Re: [newbie] NSString code so it won't leak
Re: [newbie] NSString code so it won't leak
- Subject: Re: [newbie] NSString code so it won't leak
- From: Shawn Erickson <email@hidden>
- Date: Wed, 11 Sep 2002 20:59:19 -0700
On Wednesday, September 11, 2002, at 02:19 PM, James DiPalma wrote:
So, you have no actual evidence that your strings are actually leaking
and you persist in rejecting Apple's guidelines for memory management,
but you persist in thinking an NSString leak is causing your residual
strings. Until you have a good idea what those residual strings are,
I'll put my money on something besides NSString's methods for
substringToIndex and substringFromIndex.
Well his strings are leaking but not for the reason Dean believes. I
have verified, using OmniObjectMeter, that both substringToIndex and
substringFromIndex do return autorelease objects as expected.

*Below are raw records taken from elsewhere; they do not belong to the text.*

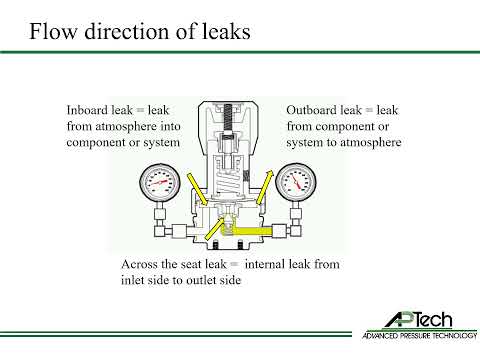 Flow direction of leaks

Inboard leak = leak from atmosphere into component or system

Outboard leak = leak from component or system to atmosphere

Across the seat leak = internal leak from inlet side to outlet side

APTech
ADVANCED PRESSURE TECHNOLOGY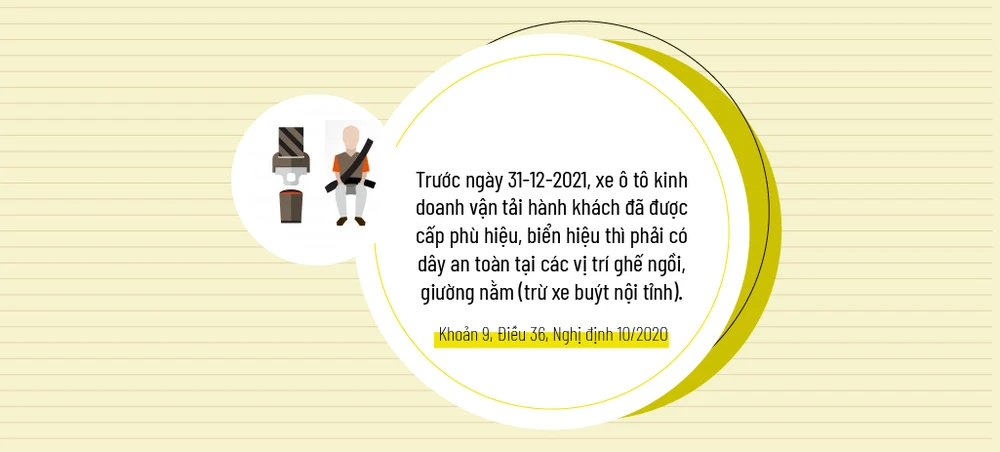 Trước ngày 31-12-2021, xe ô tô kinh doanh vận tải hành khách đã được cấp phù hiệu, biển hiệu thì phải có dây an toàn tại các vị trí ghế ngồi, giường nằm (trừ xe buýt nội tỉnh).

Khoản 9, Điều 36, Nghị định 10/2020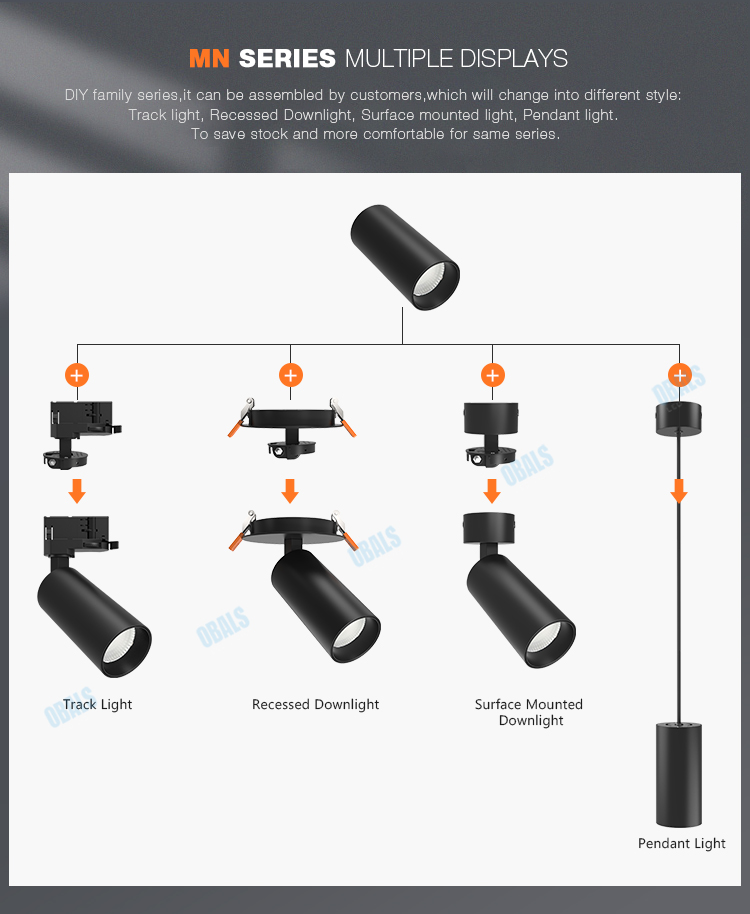 MN SERIES MULTIPLE DISPLAYS

DIY family series,it can be assembled by customers,which will change into different style: Track light, Recessed Downlight, Surface mounted light, Pendant light. To save stock and more comfortable for same series.

OBALS

OBALS

OBALS

OBALS

OBALS

Track Light

Recessed Downlight

Surface Mounted Downlight

Pendant Light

The issue
appears to be that the autorelease pool that they are being put into is
_not_ being released.
I am still trying to figure out why... something in URL code base
appears to be doing something incorrectly (his method is called by the
URL code base in Foundation). I did wrap the call to [self
extractWith
Data:[sender resourceData]]; with an autorelease pool an the
leaks went away (wrapping the timer call back didn't work). So it is
something mucked up in NSURL/NSURLHandle or a side effect of doing
something wrong with the URL classes.
So Dean you are right and wrong. :-)
I would back up James on some of his notes about you releasing things
when you should not be doing so and that release != dealloc ("free"). I
have a fixed up version of your test app if you want it. The unneeded
releases are causing your "app" to crash.